In the budget 1995-96 Notification No. 54/95-CE dated 16.3.1995, effectively continued Notification No.30/94 dated 1.3.1994, Explanation (iv) was however added to the existing notification, clarifying the meaning of "articles" in relation to precious metals - Notification No.54/95-C.E dated 16.3.1995 and Notification No.230/88-CE dated 6.7.1988 continued in the subsequent years also albeit with new numbers. Sl.No.72.2 of Notification 8/96 inter alia exempted articles of platinum. Sl.No.71.3 of Notification, inter alia, exempted platinum in their primary of forms that is to say to any unfinished or semi-finished including ingots etc. Sl.No.28.14 of notification granted partial exemption, inter alia to catalysts, ingot, powder and sponge inter alia, of platinum.

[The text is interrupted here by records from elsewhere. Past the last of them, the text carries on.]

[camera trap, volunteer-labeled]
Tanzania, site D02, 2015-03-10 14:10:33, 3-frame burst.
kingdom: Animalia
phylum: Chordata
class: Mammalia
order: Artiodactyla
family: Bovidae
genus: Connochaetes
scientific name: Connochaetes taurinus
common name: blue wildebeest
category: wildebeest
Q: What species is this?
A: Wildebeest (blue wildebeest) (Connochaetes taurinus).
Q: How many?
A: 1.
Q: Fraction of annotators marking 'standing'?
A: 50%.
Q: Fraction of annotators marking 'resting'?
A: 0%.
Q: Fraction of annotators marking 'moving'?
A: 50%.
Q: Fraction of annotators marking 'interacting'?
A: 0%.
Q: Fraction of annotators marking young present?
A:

From 1994 onwards the notification has been issued exempting the impugned goods and the wording ‘used’ in the notification then till the notification under consideration remains the same. The Ministry itself was always of the view that exemption needs to be granted to the metal in the form it emerges during a refining process, whether from ore concentrate or recycled material, the same could not have been denied. From perusal of the entry, it is evident that exemption has been granted to all the forms which arise subsequent to the emergence of the form in which these goods are imported. In view of the above circular, the contentions raised by the Revenue which go contrary to the circular issued by the Board cannot be justified.
In case of Ratan Wire and Melting [2005 (2) TMI 138 - SUPREME COURT], a five judges bench of Hon’ble Supreme Court has stated the law in respect of the clarifications and circulars issued by the Board stating So far as the clarifications/circulars issued by the Central Government and of the State Government are concerned they represent merely their understanding of the statutory provisions. They are not binding upon the court. It is for the Court to declare what the particular provision of statute says and it is not for the Executive. Looked at from another angle, a circular which is contrary to the statutory provisions has really no existence in law.
Nothing has been brought forth in the appeal or during the arguments to show that there was any subsequent change in the wording of the Notification, or a pronouncement of Hon’ble Supreme Court or a Hon’ble High Court has come which goes contrary to the above clarification.
There are no merits in the appeal - appeal filed by Revenue dismissed.